Plus charismatique que son rival Djindjic, mais aux convictions fluctuantes, le chef du parti du Renouveau serbe (SPO), Vuk Draskovic, n'a pu s'empêcher d'évoquer l'éventualité d'un nouvel arrangement avec les autorités, ce qui lui vaudra les huées de la foule. Alors que le SZP table sur les manifestations pour contraindre Milosevic à la démission, Draskovic est hostile à une stratégie qui porterait le risque d'une guerre civile et préfère s'en remettre au processus électoral.
La rue contre Milosevic ?
La mobilisation relativement faible des manifestants à partir du 21 septembre à Belgrade et d'autres villes serbes, où les rassemblements se succèdent à un rythme quasi quotidien sans ébranler un régime qui leur oppose un important dispositif policier, semble lui donner raison. La rue, qui s'était mobilisée pendant les soixante-dix-huit jours de bombardements pour défier les avions de l'OTAN, ne paraît pas prête à se retourner contre le pouvoir, même si ce dernier ne bénéficie plus d'une « union sacrée ». C'est là toute l'ambiguïté d'une opposition qui, aussi démocratique soit-elle, doit ménager une conscience nationale meurtrie et ne peut se permettre de brader un nationalisme humilié contre les promesses d'aide des Occidentaux, à moins de passer pour la complice du grand « complot » dont les Serbes, accablés par les sanctions économiques, s'estiment être les victimes. Aussi les ténors de l'opposition serbe refuseront-ils de participer à la réunion organisée le 11 octobre à Luxembourg par les Quinze pour préparer l'après-Milosevic, jugeant « inacceptables » certaines des exigences européennes, comme celle, une fois l'opposition arrivée au pouvoir, de livrer au TPI les criminels de guerre, dont Milosevic.
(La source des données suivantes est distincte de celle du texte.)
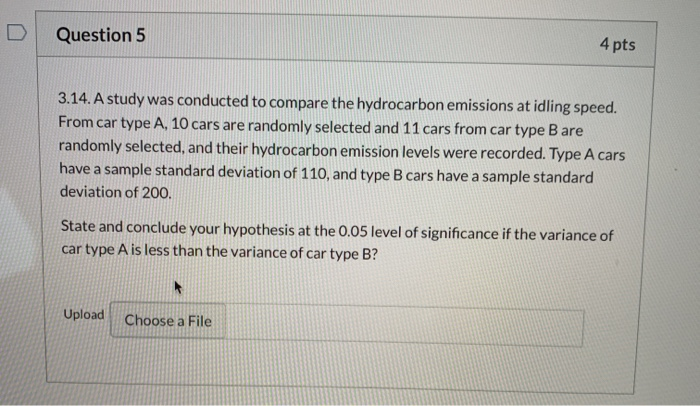 Solved Question 5 4 pts 3.14. A study was conducted to | Chegg.com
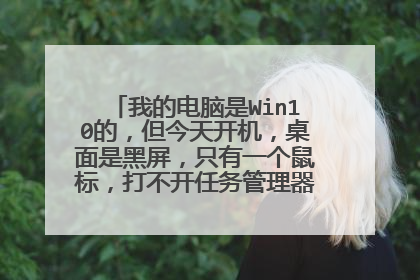 我的电脑是Win10的，但今天开机，桌面是黑屏，只有一个鼠标，打不开任务管理器。怎么办？
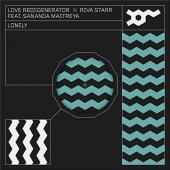Love Regenerator Ft. Riva Starr & Calvin Harris - Lonely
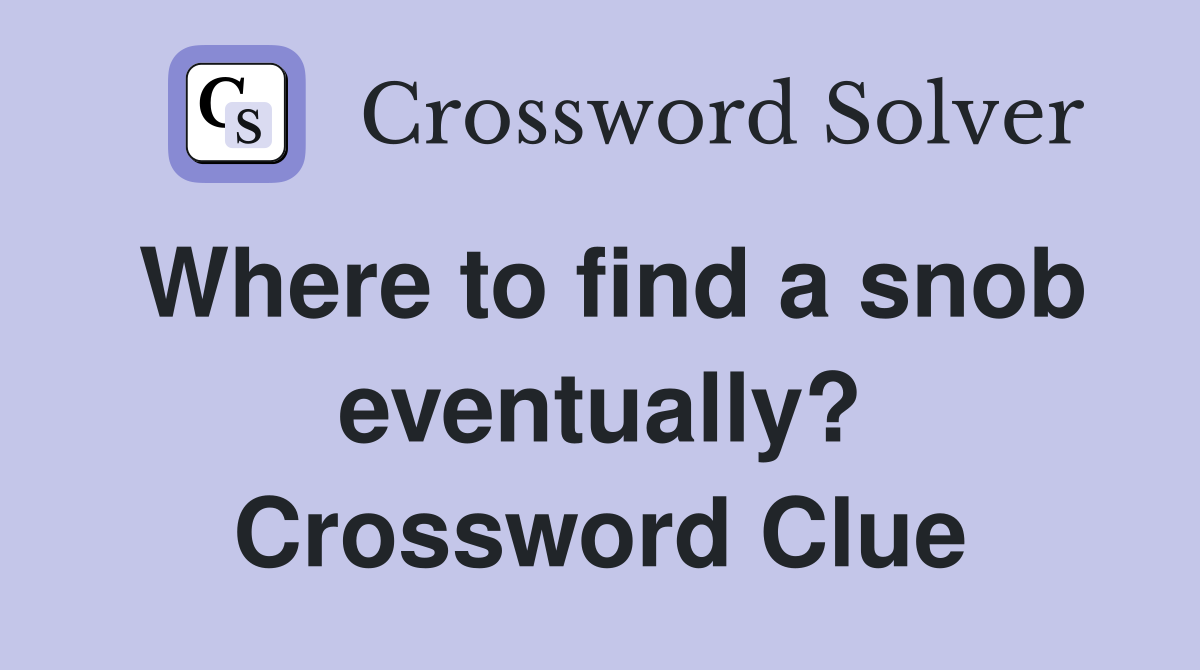 Where to find a snob eventually? Crossword Clue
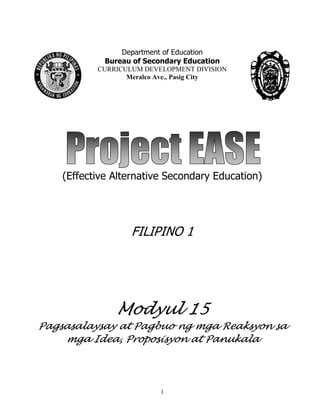 1
Department of Education
Bureau of Secondary Education
CURRICULUM DEVELOPMENT DIVISION
Meralco Ave., Pasig City
(Effective Alternative Secondary Education)
FILIPINO 1
Modyul 15
Pagsasalaysay at Pagbuo ng mga Reaksyon sa
mga Idea, Proposisyon at Panukala
 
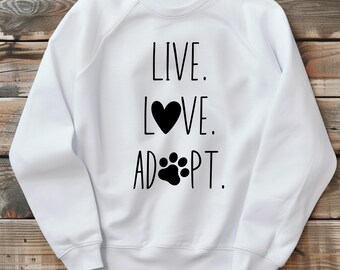 Live Love Adopt Sweatshirt dog cat Animal Rescue Gift adopt don't shop sweater animal advocate apparel animal shelter pet adoption support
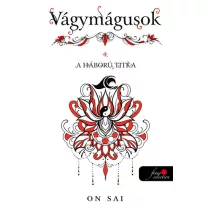 Vágymágusok 4. A háború titka
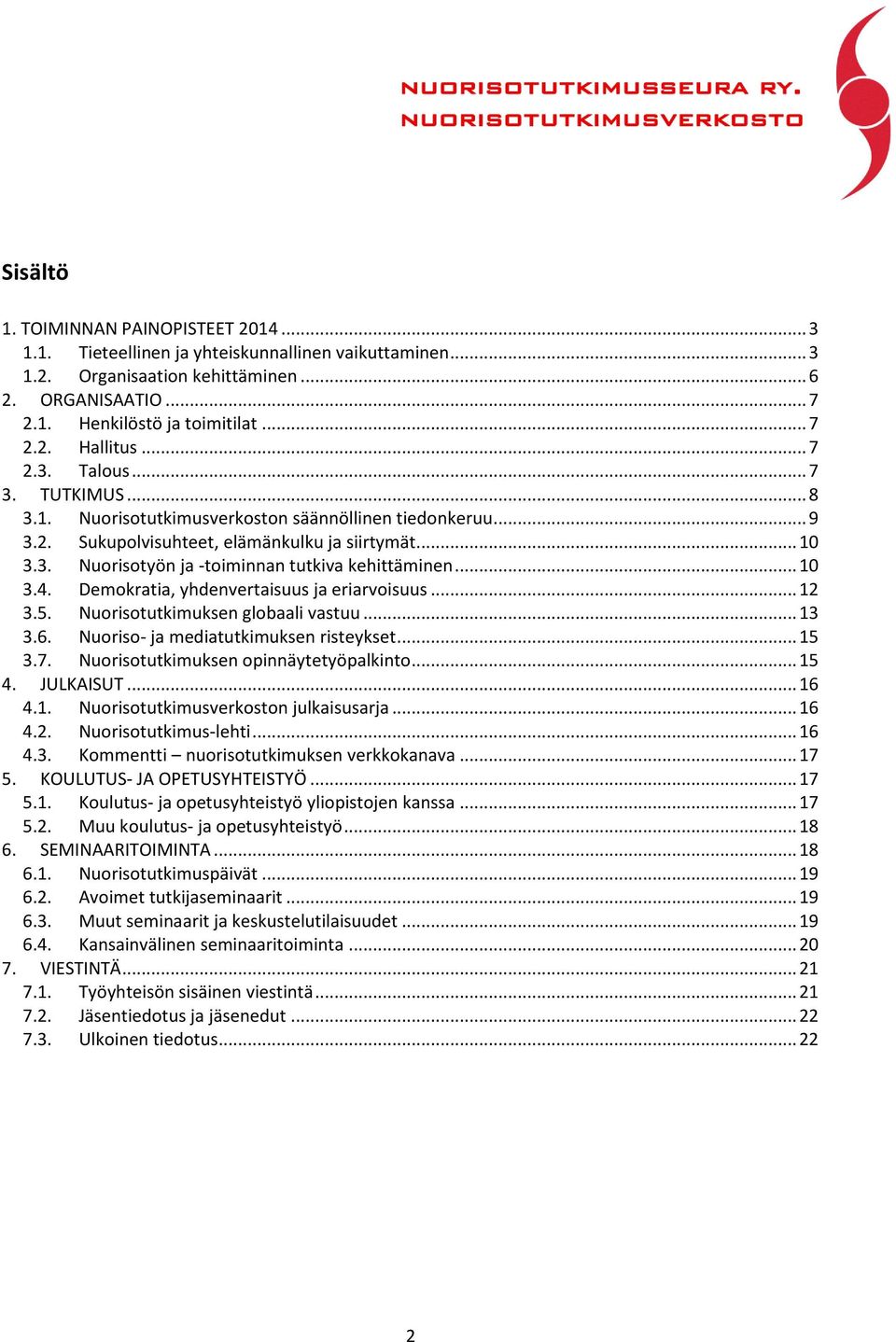 .. 10 3.4. Demokratia, yhdenvertaisuus ja eriarvoisuus... 12 3.5. Nuorisotutkimuksen globaali vastuu... 13 3.6. Nuoriso- ja mediatutkimuksen risteykset... 15 3.7.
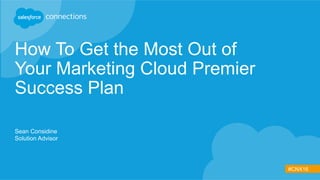 #CNX16
How To Get the Most Out of
Your Marketing Cloud Premier
Success Plan
Sean Considine
Solution Advisor
 
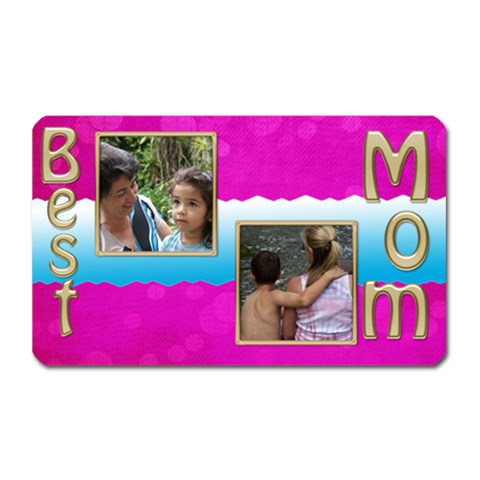 Best Mom Magnet By Deborah Front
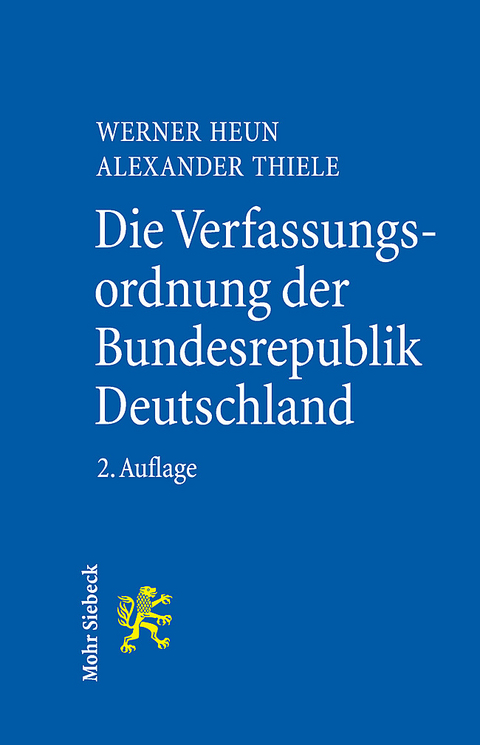 Die Verfassungsordnung der Bundesrepublik Deutschland - Werner Heun, Alexander Thiele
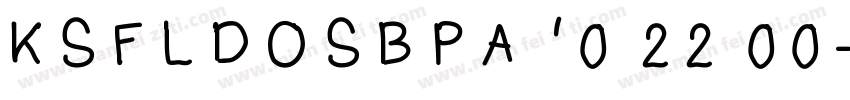 KSFLDOSBPA0 22 00字体转换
Les Européens décident néanmoins de livrer des combustibles à Nis et à Pirot, villes serbes tenues par l'opposition, dans le cadre d'un programme « pétrole pour la démocratie », mais c'est la levée des sanctions, qui pèsent bien plus sur la population que sur le pouvoir, que l'opposition cherche à obtenir des Occidentaux, de telle sorte qu'elle recueille les dividendes électoraux de sa médiation sans passer pour leur complice. Encore faut-il que le régime de Belgrade cède aux exigences de l'opposition, enfin unie le 14 octobre autour d'un accord de principe sur la tenue rapide d'élections générales anticipées et démocratiques.
Mais Milosevic n'est pas pressé de bousculer un calendrier électoral qui fixe les scrutins locaux et fédéraux en l'an 2000 et les législatives en 2001. Multipliant les inaugurations de ponts et promettant une reconstruction du pays bien peu probable dans ces conditions d'autarcie, il cherche à gagner du temps et reste confiant dans la capacité des socialistes de rester au pouvoir.
Gari Ulubeyan
Les effets pervers des sanctions
« Pétrole contre nourriture » en Irak, « énergie pour la démocratie » en Serbie... Les sanctions internationales (embargos aérien et pétrolier, mises à l'écart des institutions financières, investissements bloqués) imposées à Belgrade risquent d'entraîner les mêmes effets pervers qu'à Bagdad, où elles pénalisent bien plus la population que le régime. La dictature n'étant pas de même nature à Belgrade, où le processus électoral lui donne une façade de légitimité, l'Occident pense jouer avec plus de succès la carte de l'opposition, mais il risque de contribuer au maintien au pouvoir de Milosevic, en encourageant des partis politiques déjà discrédités par leurs divisions dans une opinion hostile aux Occidentaux. Unie désormais sur un accord de principe en vue d'élections anticipées, l'opposition serbe ne se satisfait pas de l'aide sélective proposée et tente de faire comprendre à l'Occident que la levée de l'embargo serait le meilleur soutien qu'elle peut en attendre.